"DEDICADO a los pecados de la juventud, al desorden de principios como medio en la universal era del universal desencanto y a la absoluta rebelión frente a la totalidad de la simpleza, así como a la libertad en sí misma..."Alfred Jarry

lundi, juin 04, 2007

¿Quién es el mejor para hacerse cargo de estas contradicciones?

Miércoles por la noche, la Sala Martín Coronado del Teatro General San Martín presentaba pocas butacas sin espectador. Un público híbrido: jóvenes seguidores de los actores famosos de la tv se entremezclaban con aquellos de asistencia perfecta a todas las puestas ofrecidas por este gran teatro. De a poco se fueron bajando las luces a la vez que una voz en off daba las últimas recomendaciones – escasamente escuchadas - para disfrutar a pleno de la función. Una música fabulesca de introducción y se abrió el telón, la magia iba a comenzar.
Henrik Ibsen escribió Un enemigo del pueblo en 1882 con ansias de pronosticar, desde su humilde lugar como dramaturgo, el advenimiento de las corrientes individualistas que se manifestaban en Europa a través de sus sucesivas desilusiones con la política de la época. Quizás Sergio Renán se sintió atacado por la misma desgracia y eso lo movilizó a presentar esta aventurada puesta en escena de la misma.
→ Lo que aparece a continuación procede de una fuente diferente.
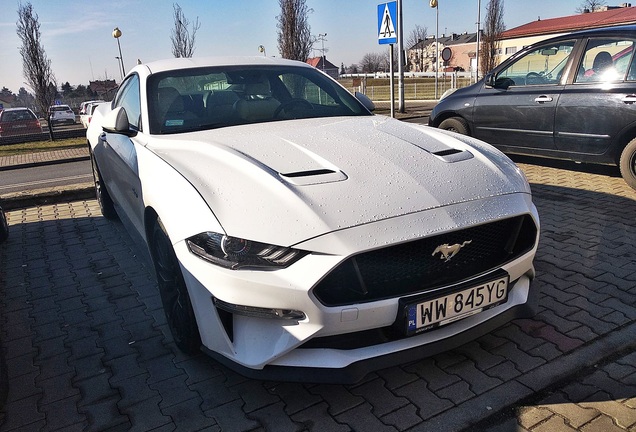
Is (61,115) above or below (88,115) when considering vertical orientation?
below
En principio, vale considerar que Ibsen pretende proponerle al espectador una catarata de temas absolutamente controvertidos: la lucha contra la corrupción política, el dinero versus el bienestar ambiental y la consecuente degradación del debate público alimentado por la bilateralidad del periodismo. Como es posible ver, nada más alejado de la realidad de nuestra Argentina actual, es allí donde el director argentino toma la posta y, tras la realización de un profundo trabajo de adaptación, hace revivir sus personajes en el escenario porteño.
Seguramente, ante el grado de candencia de los temas expuestos, era de esperarse la aparición de contradicciones e interrogantes que tanto el texto como la puesta en escena no logran responder. Por un lado, el dramaturgo plantea el enfrentamiento de un individuo con la sociedad a la vez que, mediante un final abrupto, deja que éste se sumerja en su resignación y acabe aceptando su derrota. Por otra parte, son muchas más las contradicciones que plantea la puesta de Renán. Principalmente, es notable el esfuerzo en la didáctica enunciación propuesta por el director, manifestada por un sinfín de situaciones sobreactuadas, en las cuales no se le deja nada al espectador para asumir con libertad. A su vez, en la escena más importante, la que todos esperaban ver, en un intento de hacer sentir al público parte de ese Pueblo ubica a este último de espaldas, por lo que el espectador no logra ver sus expresiones, tan enfáticas desde un principio. Este aspecto contradictorio también se manifiesta desde una musicalización fabulesca pero que en escena no encuentra ninguna moraleja. Alimentada también por una escenografía al mejor estilo de los años ’50, Renán intentó acortar el salto temporal entre el final del siglo XIX en el que Ibsen escribió la obra y la actualidad, para ello recurrió a un juego cromático entre grises y luces bajas para la representación de las esferas del poder y una luminosidad más natural entremezclada con colores ocres y verdes para este falso héroe encarnado por Luis Brandoni, pero opacando el brillo de esta lúcida idea para la puesta en escena entre tanto aparecía la innecesaria mostración de la magnífica “maquinaria” del Teatro en un intento hacer un traslado espaciotemporal del relato.
Con un intervalo previamente acordado entre la voz en off y los espectadores, muchos logran relajarse, estirar las piernas acompañados por un champagne y hacer breves comentarios sobre lo sucedido en escena, buscando un alivio para la confusión perfilada allí. Nada más parecido a un recreo escolar luego de la clase de matemática.